[Consignes de travail]
1. Répondez brièvement à ces questions sur l'extrait consacré à Salif Keita et Soundiata :
(a) Combien de fragments de l'épopée le Rail Band a-t-il laissés sur disque ?
(b) En quelle année le premier de ces fragments a-t-il été enregistré ?
(c) Comment s'appelle le roi de Soso vaincu par Soundiata ?
2. Prolongez l'extrait consacré à Salif Keita et Soundiata à partir de sa dernière phrase.

Quand Salif Keita chantait Soundiata

Le célèbre Rail Band du Mali n’y a d’ailleurs pas échappé. L’un des orchestres phares du Mali indépendant a légué sur disque deux fragments de cette épopée-fleuve. Deux épisodes d’un feuilleton qui en comporte bien d’autres.

La première, enregistrée en 1970, à l’époque où Salif Keita était encore le chanteur vedette de l’orchestre, évoque la victoire finale de Soundiata sur le roi de Soso, Soumaoro Kanté, lequel avait réussi à soumettre le royaume du Mali. Salif Keita, lui-même descendant de Soundiata, chante les exploits de son aïeul comme le ferait un griot.

[Données fournies]
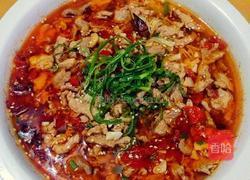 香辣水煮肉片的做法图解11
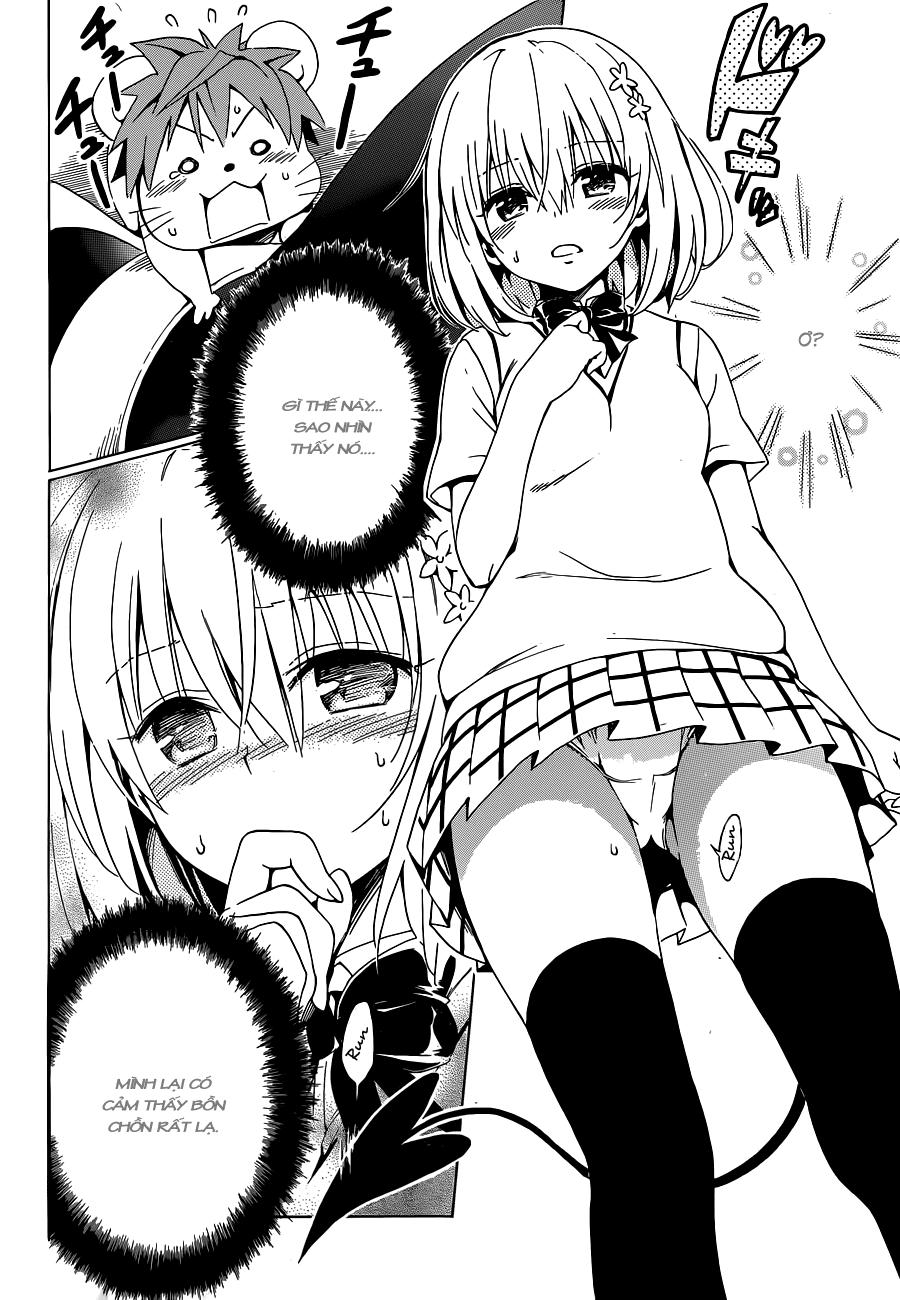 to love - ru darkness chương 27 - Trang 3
--
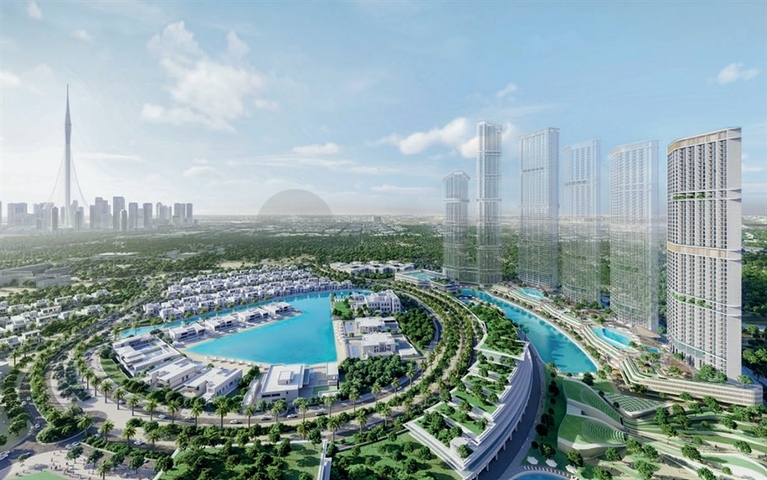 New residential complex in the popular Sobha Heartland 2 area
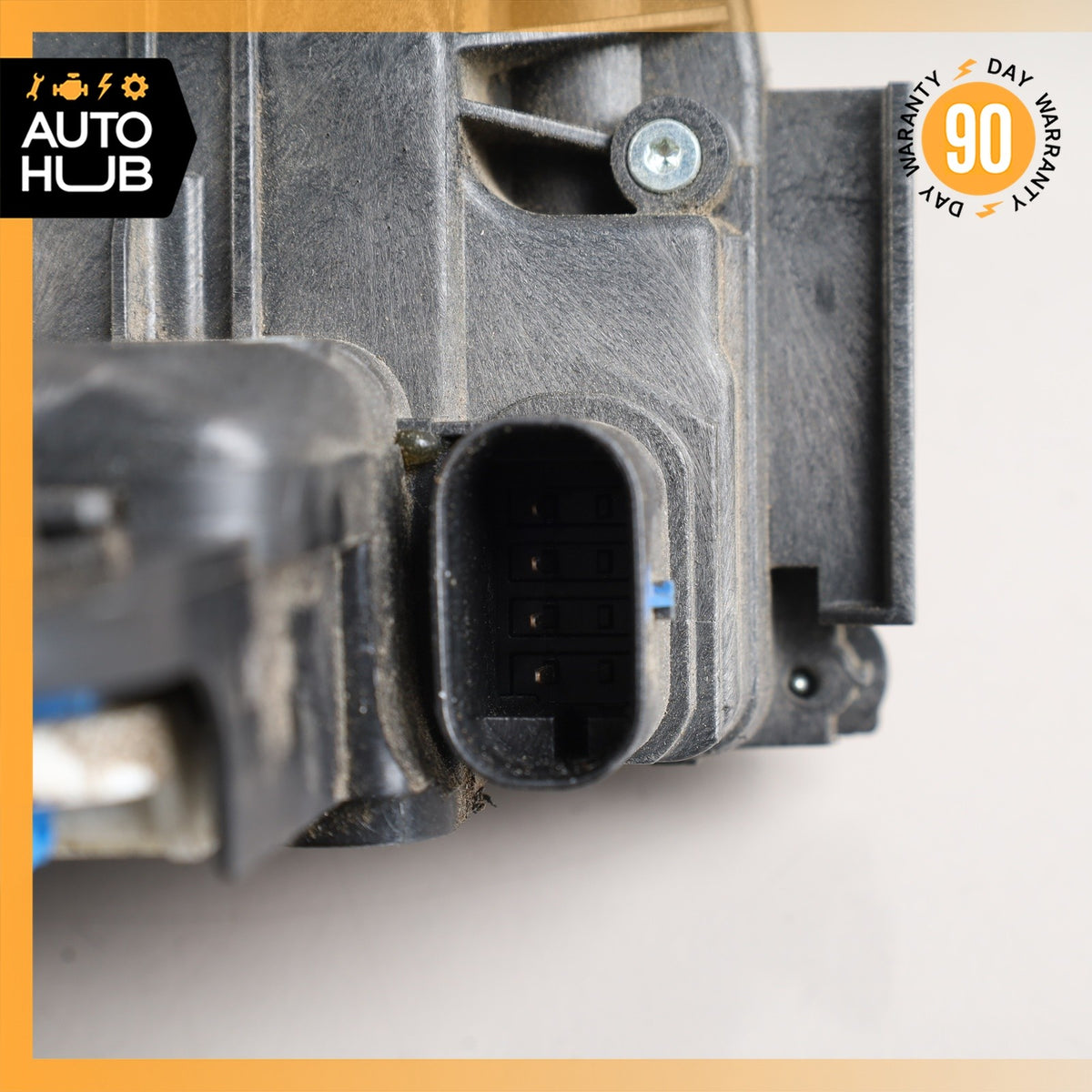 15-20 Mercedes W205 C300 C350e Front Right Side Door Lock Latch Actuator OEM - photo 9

[Réponses aux consignes]
1.
(a) Deux.
(b) En 1970.
(c) Soumaoro Kanté.

2.
Un autre épisode de l’épopée, chanté par le Guinéen Mory Kanté

La seconde est enregistrée cinq ans plus tard, en 1975, après le départ de Salif Keita pour Les Ambassadeurs du Motel, l’orchestre rival. Au Rail band, il reste bien sûr Djelimady Tounkara, dont la guitare ouvre magnifiquement ce morceau long de presque 28 minutes, qui ressemble à un long voyage à cheval dans la savane arborée, ponctué par les arabesques de Tidiane Koné au saxophone. Au chant, le griot guinéen Mory Kanté a remplacé Salif Keita, autrement dit : un descendant de Soumaoro (Kanté) a remplacé un héritier de Soundiata (Keita).

Mory Kanté décide de raconter une autre partie de l’histoire, celle de l’exil d’un tout jeune homme qui n’est pas encore le souverain du Mali, mais que les augures prédestinent à un long règne.

Naré Maghan Kon Fatta, son père, avait deux épouses. Sassouma Berete, et Sogolon. Soundiata, le fils de la seconde, est infirme, et ses deux jambes ne peuvent le porter. Il est l’objet quotidien des moqueries de la première épouse, qui humilie ce fils que la prophétie d’un chasseur avait pourtant désigné comme le futur roi du Mali. « Regardez-le qui se traîne par terre, incapable de faire un bon chasseur, pas même capable d’aller cueillir des feuilles de baobab pour que sa mère puisse cuisiner : comment deviendrait-il le roi du Mali ? »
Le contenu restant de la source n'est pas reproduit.